Hillary Clinton did not set up her private server to intentionally expose national secrets. The exposure of national secrets was the result of unintended consequences. The server was set up “to keep secret the details of the Clintons’ private life—a life built around an elaborate and sweeping money-raising and self-promoting entity known as the Clinton Foundation,” writes Kimberley A. Strassel in the WSJ.
Mrs. Clinton’s problem—as we now know from this week’s release of emails from Huma Abedin ’s private Clinton-server account—was that there was no divide between public and private. Mrs. Clinton’s State Department and her family foundation were one seamless entity—employing the same people, comparing schedules, mixing foundation donors with State supplicants. This is why she maintained a secret server, and why she deleted 15,000 emails that should have been turned over to the government.

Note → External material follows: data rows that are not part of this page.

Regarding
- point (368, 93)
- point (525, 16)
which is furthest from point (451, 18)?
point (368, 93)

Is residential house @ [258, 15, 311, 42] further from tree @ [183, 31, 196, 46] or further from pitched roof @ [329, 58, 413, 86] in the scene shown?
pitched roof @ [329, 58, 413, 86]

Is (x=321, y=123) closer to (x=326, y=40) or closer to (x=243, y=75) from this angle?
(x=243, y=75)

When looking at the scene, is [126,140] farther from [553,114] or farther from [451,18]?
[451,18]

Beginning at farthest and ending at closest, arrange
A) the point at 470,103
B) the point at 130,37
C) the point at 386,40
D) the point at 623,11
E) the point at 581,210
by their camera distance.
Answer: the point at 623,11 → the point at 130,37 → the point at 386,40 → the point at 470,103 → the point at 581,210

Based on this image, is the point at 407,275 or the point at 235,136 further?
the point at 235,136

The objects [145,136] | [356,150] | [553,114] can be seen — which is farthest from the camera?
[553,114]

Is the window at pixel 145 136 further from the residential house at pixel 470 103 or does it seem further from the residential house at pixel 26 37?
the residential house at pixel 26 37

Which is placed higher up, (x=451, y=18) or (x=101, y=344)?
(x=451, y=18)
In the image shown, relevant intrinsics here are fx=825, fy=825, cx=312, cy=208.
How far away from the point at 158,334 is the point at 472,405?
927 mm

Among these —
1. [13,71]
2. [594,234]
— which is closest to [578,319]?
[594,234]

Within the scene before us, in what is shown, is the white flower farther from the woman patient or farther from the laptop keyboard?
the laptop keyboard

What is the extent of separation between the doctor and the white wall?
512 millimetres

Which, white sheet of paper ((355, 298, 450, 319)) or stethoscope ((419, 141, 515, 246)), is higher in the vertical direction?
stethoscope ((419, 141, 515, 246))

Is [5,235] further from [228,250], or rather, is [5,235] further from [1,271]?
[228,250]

Most of the focus on this week’s Abedin emails has centered on the disturbing examples of Clinton Foundation executive Doug Band negotiating State favors for foundation donors. But equally instructive in the 725 pages released by Judicial Watch is the frequency and banality of most of the email interaction. Mr. Band asks if Hillary’s doing this conference, or having that meeting, and when she’s going to Brazil. Ms. Abedin responds that she’s working on it, or will get this or that answer.
The emails between Ms. Abedin and Doug Band “don’t even bother with salutations or signoffs. These are the emails of two people engaged in the same purpose—serving the State-Clinton Foundation nexus.”
Hillary Clinton, as one of our nation’s top officials, created a private server that allowed her to continue “a secret, ongoing entwinement with her family foundation.”
Then she destroyed public records.
Ms. Strassel: “If that alone doesn’t disqualify her for the presidency, it’s hard to know what would.”